Findings of several studies have suggested that people should intake lesser amounts of omega-6 fatty acids compared to omega-3 fatty acids in their diet with a view to reduce the risks of developing various ailments. Nevertheless, consumption of omega-6 fatty acids is still considered to be healthier compared to eating saturates as well as trans-fat fatty acids. In fact, there is strong evidence linking consumption of excessive amounts of dietary saturated as well as trans-fats and increased risks of developing cardiovascular diseases.

It is necessary to consume omega-6 fatty acids because they are vital for the health as well as youthful appearance of our skin. These fats have a vital role in sustaining the skin's structural integrity and also maintain its ability to serve as a barrier against alien substances. Omega-6 fatty acids are also vital for synthesizing the eicosanoids - which are molecules that assist in regulating the inflammatory response of the skin. It has been seen that consumption of large amounts of essential fatty acids together with their topical application on the skin not only protect the skin from damages caused by UV rays, but also weaken the damages already done. At the same time, these essential fatty acids also inhibit the skin's natural aging process.

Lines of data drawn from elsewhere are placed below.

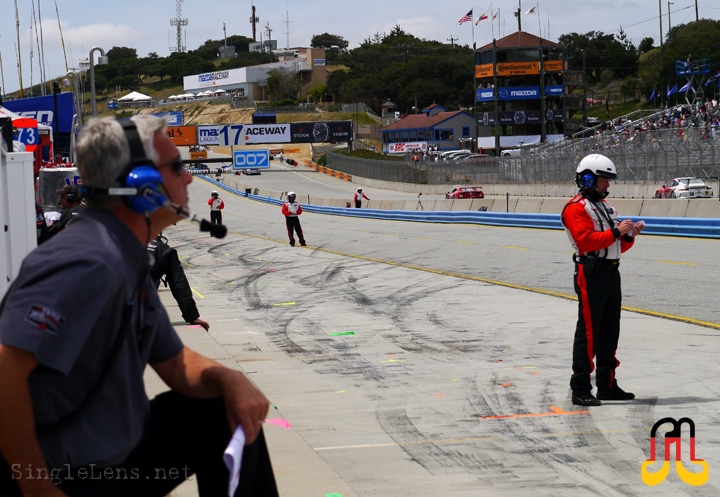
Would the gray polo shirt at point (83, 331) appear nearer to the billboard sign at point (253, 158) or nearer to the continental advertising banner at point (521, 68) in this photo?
the billboard sign at point (253, 158)

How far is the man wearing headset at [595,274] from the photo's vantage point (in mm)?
7301

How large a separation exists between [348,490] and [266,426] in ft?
5.30

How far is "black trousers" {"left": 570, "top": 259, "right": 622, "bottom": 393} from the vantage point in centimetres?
730

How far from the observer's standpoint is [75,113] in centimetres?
2730

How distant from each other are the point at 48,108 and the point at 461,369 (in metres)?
20.3

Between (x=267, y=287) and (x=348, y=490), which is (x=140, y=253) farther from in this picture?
(x=267, y=287)

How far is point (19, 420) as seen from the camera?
2455 mm

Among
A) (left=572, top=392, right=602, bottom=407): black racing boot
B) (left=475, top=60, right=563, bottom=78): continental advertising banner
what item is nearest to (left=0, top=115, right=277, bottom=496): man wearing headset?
(left=572, top=392, right=602, bottom=407): black racing boot

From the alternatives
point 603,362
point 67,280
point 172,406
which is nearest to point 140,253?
point 67,280

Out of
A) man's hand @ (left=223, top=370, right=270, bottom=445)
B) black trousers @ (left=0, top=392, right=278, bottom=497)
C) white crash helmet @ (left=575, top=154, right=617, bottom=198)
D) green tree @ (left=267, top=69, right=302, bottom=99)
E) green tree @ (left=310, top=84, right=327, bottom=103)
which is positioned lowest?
black trousers @ (left=0, top=392, right=278, bottom=497)

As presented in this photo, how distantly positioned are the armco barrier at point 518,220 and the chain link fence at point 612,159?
991cm

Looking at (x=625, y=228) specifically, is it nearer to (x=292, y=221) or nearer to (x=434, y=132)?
(x=292, y=221)

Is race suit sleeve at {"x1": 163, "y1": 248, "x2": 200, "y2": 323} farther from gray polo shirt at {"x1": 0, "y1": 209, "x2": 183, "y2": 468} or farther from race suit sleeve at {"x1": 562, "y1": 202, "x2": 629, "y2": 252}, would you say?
gray polo shirt at {"x1": 0, "y1": 209, "x2": 183, "y2": 468}

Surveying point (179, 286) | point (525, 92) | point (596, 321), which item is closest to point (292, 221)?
point (179, 286)
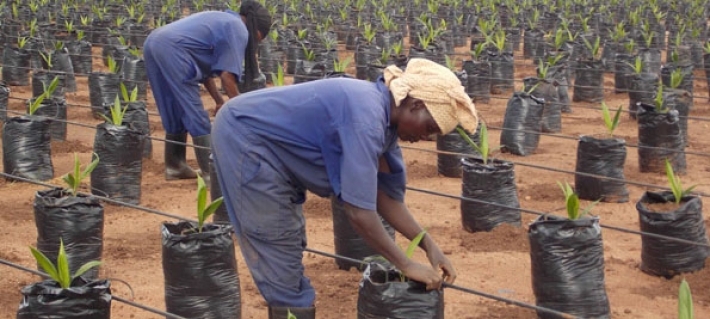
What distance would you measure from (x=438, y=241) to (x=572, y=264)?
142 centimetres

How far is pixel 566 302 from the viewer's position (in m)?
4.21

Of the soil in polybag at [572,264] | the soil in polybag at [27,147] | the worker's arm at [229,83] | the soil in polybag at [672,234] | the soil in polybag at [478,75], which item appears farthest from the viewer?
the soil in polybag at [478,75]

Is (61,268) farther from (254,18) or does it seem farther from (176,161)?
(176,161)

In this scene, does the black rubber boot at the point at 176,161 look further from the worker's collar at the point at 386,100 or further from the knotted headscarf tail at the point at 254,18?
the worker's collar at the point at 386,100

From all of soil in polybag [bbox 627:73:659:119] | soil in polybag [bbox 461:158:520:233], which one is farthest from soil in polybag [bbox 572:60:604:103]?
soil in polybag [bbox 461:158:520:233]

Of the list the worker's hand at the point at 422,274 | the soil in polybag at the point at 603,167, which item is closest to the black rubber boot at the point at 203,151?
the soil in polybag at the point at 603,167

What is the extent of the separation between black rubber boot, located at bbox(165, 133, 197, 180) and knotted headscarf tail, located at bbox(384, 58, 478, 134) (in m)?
3.57

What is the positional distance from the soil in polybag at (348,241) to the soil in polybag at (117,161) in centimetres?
163

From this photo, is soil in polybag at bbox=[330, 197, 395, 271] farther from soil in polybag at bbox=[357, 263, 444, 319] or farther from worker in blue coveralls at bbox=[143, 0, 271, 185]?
soil in polybag at bbox=[357, 263, 444, 319]

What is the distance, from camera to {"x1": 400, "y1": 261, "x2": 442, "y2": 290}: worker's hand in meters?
3.11

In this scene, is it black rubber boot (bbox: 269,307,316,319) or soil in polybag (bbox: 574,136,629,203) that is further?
soil in polybag (bbox: 574,136,629,203)

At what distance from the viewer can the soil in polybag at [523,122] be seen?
767 centimetres

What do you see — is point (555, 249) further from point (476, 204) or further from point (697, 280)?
point (476, 204)

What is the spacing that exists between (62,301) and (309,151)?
3.44 feet
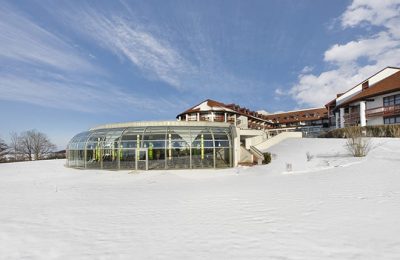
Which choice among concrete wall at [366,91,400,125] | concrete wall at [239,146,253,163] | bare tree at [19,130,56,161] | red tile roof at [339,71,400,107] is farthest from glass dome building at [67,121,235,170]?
bare tree at [19,130,56,161]

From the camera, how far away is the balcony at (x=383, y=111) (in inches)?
1159

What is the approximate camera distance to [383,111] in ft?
101

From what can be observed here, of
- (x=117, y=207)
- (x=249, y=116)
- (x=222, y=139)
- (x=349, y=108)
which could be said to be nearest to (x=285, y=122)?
(x=249, y=116)

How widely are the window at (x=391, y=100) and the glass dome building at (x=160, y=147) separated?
22018mm

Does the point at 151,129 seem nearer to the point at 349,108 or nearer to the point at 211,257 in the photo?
the point at 211,257

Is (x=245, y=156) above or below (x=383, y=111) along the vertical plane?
below

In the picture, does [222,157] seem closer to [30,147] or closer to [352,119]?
[352,119]

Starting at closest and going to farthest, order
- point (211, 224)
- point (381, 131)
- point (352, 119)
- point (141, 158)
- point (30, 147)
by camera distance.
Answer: point (211, 224), point (141, 158), point (381, 131), point (352, 119), point (30, 147)

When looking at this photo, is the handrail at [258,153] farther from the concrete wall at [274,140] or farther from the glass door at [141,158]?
the glass door at [141,158]

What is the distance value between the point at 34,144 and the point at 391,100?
6826cm

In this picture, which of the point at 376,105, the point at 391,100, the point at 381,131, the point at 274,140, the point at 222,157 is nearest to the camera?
the point at 222,157

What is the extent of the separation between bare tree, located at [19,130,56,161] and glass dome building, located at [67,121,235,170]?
40246 mm

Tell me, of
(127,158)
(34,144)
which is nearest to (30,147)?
(34,144)

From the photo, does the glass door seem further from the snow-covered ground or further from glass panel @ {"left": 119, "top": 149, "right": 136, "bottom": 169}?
the snow-covered ground
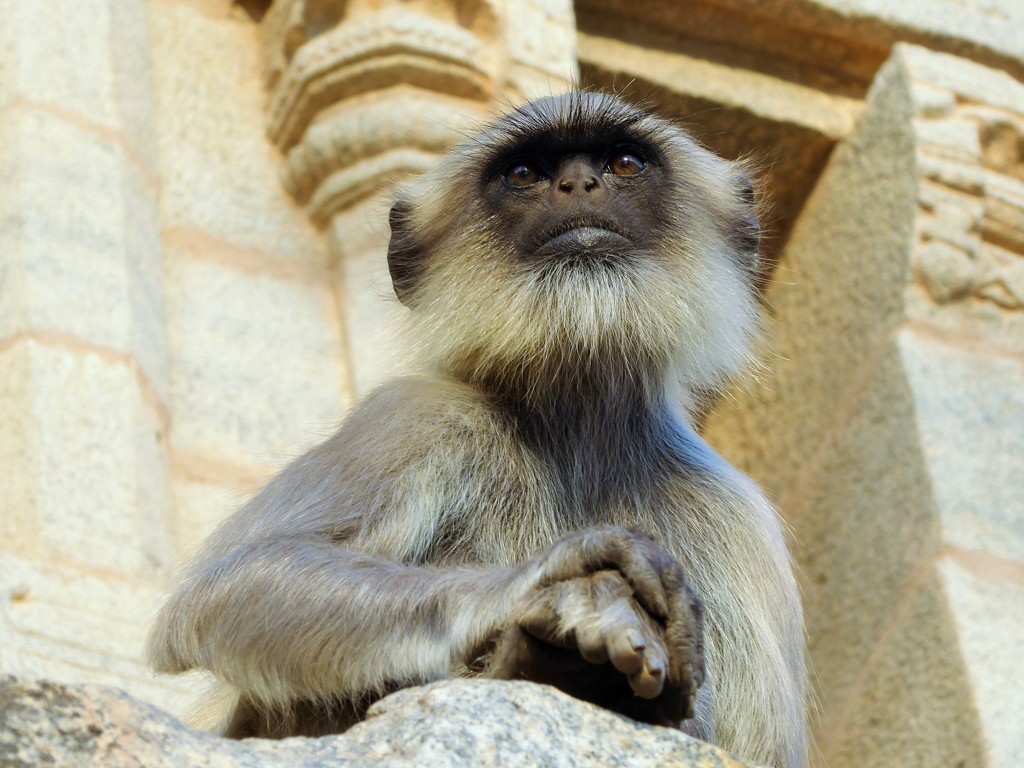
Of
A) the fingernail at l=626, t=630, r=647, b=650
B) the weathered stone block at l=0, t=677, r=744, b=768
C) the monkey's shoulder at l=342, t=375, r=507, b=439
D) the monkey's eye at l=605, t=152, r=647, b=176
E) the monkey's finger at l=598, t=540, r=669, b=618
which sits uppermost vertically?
the monkey's eye at l=605, t=152, r=647, b=176

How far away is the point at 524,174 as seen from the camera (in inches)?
143

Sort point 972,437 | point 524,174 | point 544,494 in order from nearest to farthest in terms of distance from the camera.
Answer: point 544,494 → point 524,174 → point 972,437

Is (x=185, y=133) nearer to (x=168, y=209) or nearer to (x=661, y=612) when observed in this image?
(x=168, y=209)

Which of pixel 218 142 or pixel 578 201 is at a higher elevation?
pixel 218 142

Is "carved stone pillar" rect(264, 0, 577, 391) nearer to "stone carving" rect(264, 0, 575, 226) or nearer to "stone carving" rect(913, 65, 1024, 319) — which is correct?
"stone carving" rect(264, 0, 575, 226)

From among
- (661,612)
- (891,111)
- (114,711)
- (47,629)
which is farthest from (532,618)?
(891,111)

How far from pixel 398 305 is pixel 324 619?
54.5 inches

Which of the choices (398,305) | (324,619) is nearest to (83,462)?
(398,305)

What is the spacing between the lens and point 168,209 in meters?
4.89

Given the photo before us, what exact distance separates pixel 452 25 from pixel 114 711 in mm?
3435

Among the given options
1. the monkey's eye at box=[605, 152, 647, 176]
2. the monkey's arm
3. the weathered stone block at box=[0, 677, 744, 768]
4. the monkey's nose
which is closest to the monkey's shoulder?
the monkey's arm

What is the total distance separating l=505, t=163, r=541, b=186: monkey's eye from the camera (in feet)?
11.9

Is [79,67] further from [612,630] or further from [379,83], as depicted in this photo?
[612,630]

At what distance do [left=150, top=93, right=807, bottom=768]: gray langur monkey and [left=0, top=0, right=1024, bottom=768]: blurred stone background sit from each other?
0.46 metres
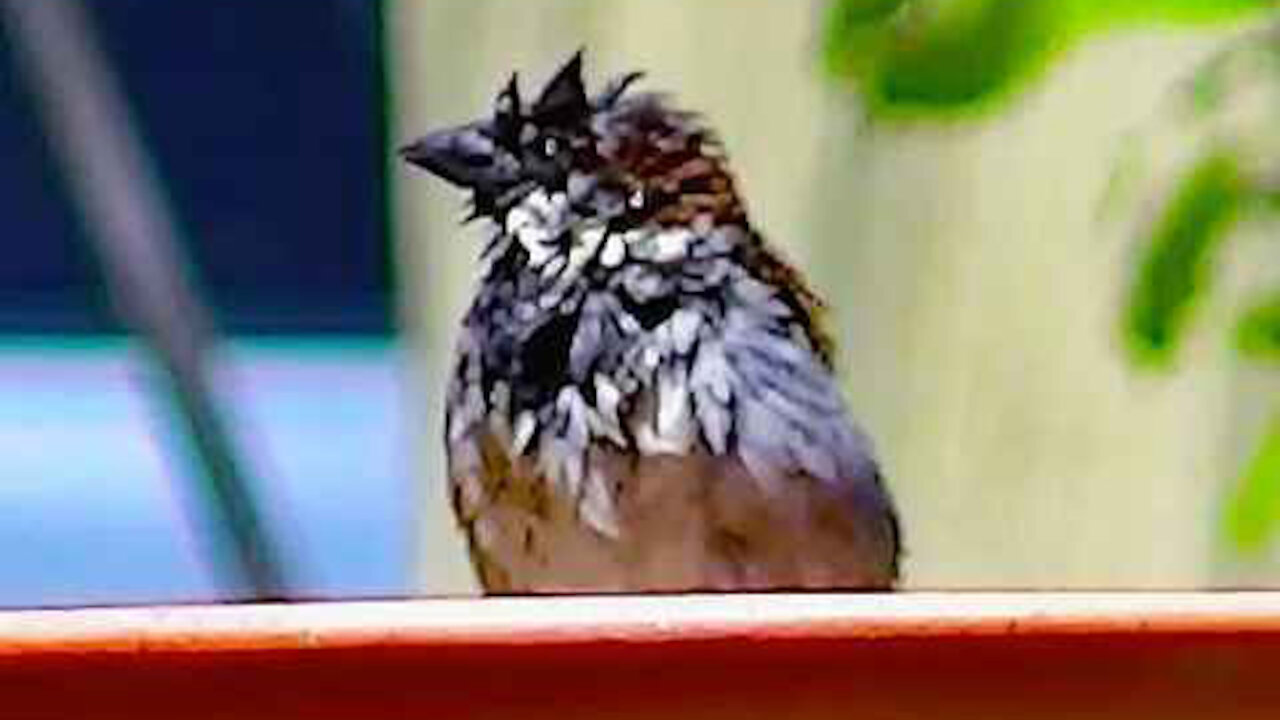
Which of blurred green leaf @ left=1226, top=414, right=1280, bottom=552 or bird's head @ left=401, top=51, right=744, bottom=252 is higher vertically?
bird's head @ left=401, top=51, right=744, bottom=252

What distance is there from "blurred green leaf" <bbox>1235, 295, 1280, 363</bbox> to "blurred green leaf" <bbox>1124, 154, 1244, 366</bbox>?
0.02m

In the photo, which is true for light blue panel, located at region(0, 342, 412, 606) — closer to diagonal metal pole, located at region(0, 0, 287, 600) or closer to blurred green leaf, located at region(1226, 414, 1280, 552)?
diagonal metal pole, located at region(0, 0, 287, 600)

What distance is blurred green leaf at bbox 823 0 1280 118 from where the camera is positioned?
65 cm

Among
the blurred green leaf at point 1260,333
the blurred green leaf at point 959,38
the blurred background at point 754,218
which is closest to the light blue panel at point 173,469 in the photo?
the blurred background at point 754,218

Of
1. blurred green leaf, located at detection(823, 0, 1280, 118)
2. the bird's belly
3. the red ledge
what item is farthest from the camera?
blurred green leaf, located at detection(823, 0, 1280, 118)

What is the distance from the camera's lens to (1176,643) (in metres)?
0.31

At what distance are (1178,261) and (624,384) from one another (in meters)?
0.23

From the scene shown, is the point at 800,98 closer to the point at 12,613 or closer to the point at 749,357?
the point at 749,357

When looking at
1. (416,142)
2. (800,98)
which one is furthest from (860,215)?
(416,142)

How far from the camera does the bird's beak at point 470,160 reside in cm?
53

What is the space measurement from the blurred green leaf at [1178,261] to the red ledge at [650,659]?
39cm

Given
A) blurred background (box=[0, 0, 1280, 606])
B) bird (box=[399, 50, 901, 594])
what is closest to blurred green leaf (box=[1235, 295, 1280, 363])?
blurred background (box=[0, 0, 1280, 606])

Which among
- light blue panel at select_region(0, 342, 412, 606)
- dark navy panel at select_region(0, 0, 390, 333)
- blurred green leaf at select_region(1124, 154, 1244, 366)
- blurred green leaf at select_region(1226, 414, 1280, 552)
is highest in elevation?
dark navy panel at select_region(0, 0, 390, 333)

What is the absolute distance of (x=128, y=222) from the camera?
0.61 meters
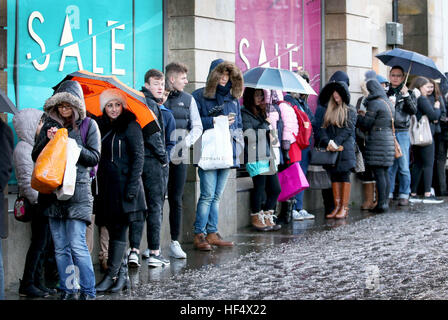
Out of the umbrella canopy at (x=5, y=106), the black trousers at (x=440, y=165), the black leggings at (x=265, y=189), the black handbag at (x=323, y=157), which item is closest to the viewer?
the umbrella canopy at (x=5, y=106)

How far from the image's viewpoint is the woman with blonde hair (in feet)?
44.3

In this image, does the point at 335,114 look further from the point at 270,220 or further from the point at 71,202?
the point at 71,202

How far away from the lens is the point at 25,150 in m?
8.10

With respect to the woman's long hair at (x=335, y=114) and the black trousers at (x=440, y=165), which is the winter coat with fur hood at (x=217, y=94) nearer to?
the woman's long hair at (x=335, y=114)

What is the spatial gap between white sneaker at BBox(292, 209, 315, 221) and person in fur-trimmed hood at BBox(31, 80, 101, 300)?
6.36m

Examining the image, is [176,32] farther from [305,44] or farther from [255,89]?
[305,44]

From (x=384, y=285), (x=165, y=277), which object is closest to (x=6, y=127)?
(x=165, y=277)

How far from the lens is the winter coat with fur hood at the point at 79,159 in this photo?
7.34 m

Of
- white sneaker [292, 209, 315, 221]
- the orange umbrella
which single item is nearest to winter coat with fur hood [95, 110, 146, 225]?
the orange umbrella

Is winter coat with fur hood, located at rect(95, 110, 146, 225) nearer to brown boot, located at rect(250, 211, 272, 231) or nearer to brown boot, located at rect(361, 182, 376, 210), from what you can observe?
brown boot, located at rect(250, 211, 272, 231)

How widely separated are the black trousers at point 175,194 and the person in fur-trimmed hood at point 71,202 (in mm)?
2488

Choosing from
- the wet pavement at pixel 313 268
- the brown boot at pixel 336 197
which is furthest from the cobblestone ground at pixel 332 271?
the brown boot at pixel 336 197

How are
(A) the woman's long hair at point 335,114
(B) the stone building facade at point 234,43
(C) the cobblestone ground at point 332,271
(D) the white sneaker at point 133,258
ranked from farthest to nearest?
(A) the woman's long hair at point 335,114 → (B) the stone building facade at point 234,43 → (D) the white sneaker at point 133,258 → (C) the cobblestone ground at point 332,271
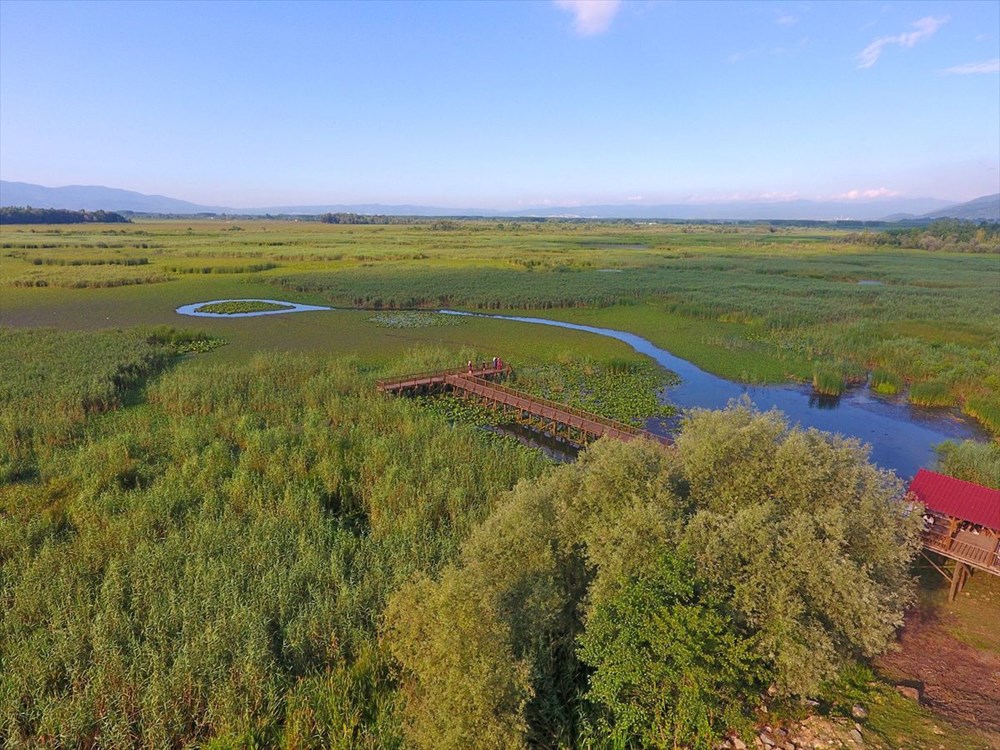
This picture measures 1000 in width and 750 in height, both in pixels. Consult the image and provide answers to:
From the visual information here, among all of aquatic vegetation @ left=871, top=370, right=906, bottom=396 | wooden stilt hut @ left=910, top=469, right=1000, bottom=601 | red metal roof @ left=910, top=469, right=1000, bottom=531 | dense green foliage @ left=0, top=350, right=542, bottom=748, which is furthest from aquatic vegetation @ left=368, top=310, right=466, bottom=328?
wooden stilt hut @ left=910, top=469, right=1000, bottom=601

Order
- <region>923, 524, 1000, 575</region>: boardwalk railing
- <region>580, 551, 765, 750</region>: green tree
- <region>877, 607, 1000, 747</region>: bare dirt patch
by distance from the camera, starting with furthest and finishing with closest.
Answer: <region>923, 524, 1000, 575</region>: boardwalk railing, <region>877, 607, 1000, 747</region>: bare dirt patch, <region>580, 551, 765, 750</region>: green tree

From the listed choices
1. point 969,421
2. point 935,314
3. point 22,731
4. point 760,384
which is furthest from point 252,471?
point 935,314

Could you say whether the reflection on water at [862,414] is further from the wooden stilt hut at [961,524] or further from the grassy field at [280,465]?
the wooden stilt hut at [961,524]

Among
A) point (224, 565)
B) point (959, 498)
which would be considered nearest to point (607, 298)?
point (959, 498)

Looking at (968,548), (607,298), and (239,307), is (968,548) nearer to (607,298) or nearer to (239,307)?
(607,298)

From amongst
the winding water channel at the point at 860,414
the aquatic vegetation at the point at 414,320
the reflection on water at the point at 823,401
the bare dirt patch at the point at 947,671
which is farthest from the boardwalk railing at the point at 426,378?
the bare dirt patch at the point at 947,671

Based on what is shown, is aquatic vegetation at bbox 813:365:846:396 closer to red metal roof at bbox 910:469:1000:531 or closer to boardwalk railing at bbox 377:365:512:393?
boardwalk railing at bbox 377:365:512:393
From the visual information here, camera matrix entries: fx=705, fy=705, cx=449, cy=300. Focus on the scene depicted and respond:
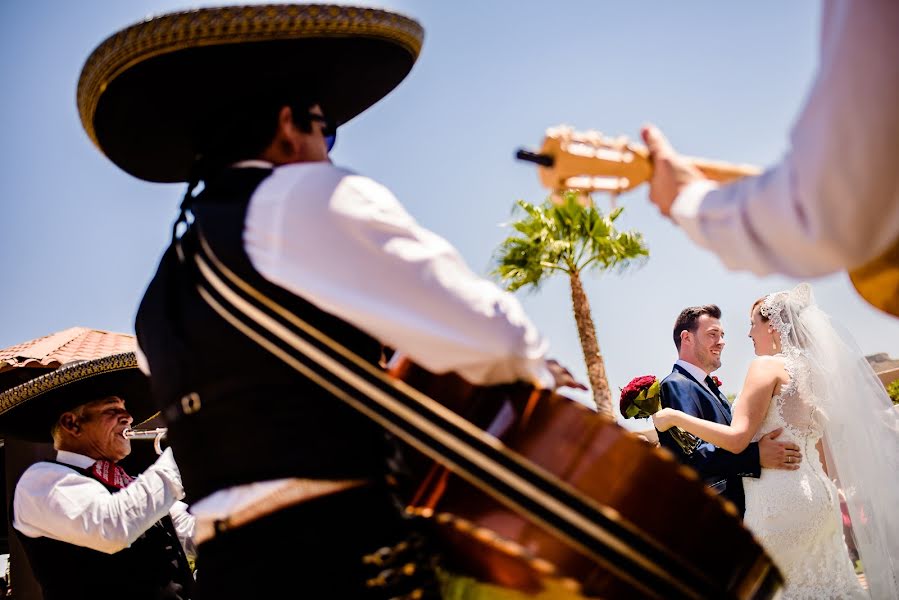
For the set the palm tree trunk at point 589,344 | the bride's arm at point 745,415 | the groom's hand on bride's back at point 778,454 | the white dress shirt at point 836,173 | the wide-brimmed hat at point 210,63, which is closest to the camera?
the white dress shirt at point 836,173

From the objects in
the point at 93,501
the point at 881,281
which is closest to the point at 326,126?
the point at 881,281

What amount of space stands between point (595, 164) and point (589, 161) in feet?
0.06

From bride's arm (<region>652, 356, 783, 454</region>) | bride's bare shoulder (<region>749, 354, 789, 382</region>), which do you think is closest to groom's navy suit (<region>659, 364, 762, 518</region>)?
bride's arm (<region>652, 356, 783, 454</region>)

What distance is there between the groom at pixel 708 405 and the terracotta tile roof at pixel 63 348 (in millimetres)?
3877

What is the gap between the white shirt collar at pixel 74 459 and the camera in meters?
3.56

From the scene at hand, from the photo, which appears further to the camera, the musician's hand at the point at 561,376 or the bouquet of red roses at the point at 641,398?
the bouquet of red roses at the point at 641,398

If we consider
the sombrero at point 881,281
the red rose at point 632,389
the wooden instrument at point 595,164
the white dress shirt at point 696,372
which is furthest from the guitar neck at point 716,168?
the red rose at point 632,389

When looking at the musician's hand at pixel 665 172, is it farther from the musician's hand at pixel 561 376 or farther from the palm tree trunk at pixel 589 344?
the palm tree trunk at pixel 589 344

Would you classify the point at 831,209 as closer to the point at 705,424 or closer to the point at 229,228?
the point at 229,228

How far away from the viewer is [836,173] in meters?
1.12

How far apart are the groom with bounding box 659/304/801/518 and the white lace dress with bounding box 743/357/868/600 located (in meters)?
0.08

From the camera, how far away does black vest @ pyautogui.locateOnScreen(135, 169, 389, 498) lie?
148cm

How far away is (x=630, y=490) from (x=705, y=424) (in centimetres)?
320

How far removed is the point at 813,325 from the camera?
4.83m
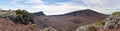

Ingestion of linoleic acid is very effective for augmenting the essential fatty acids concentration in the skin as well as the other systems of our body. They enable the body to use them whenever the need arises. In addition, linoleic acid can be applied topically on the skin for using this nutrient for the same purpose. A number of companies manufacturing skin care products include linoleic acid with a view to help their consumers take care of their skin better and make it healthier.

Side effects and cautions

Prior to starting consuming linoleic acid, it is important to inform your doctor if you are breastfeeding or pregnant. It has been found that when mothers have elevated levels of linoleic acid, while the level of other essential acids is less in their body, their offsprings face an increased risk of allergy or atopic disease. Diets that contain elevated levels of linoleic acid may also result in allergic inflammation in children. In such cases, the children develop red and itchy swellings.

In case you develop any adverse affects like allergic reactions, hives or itching, rash, swelling in the face or hand, tingling or swelling in the mouth or throat, breathing troubles, and/ or chest tightness after taking linoleic acid, contact your physician straight away.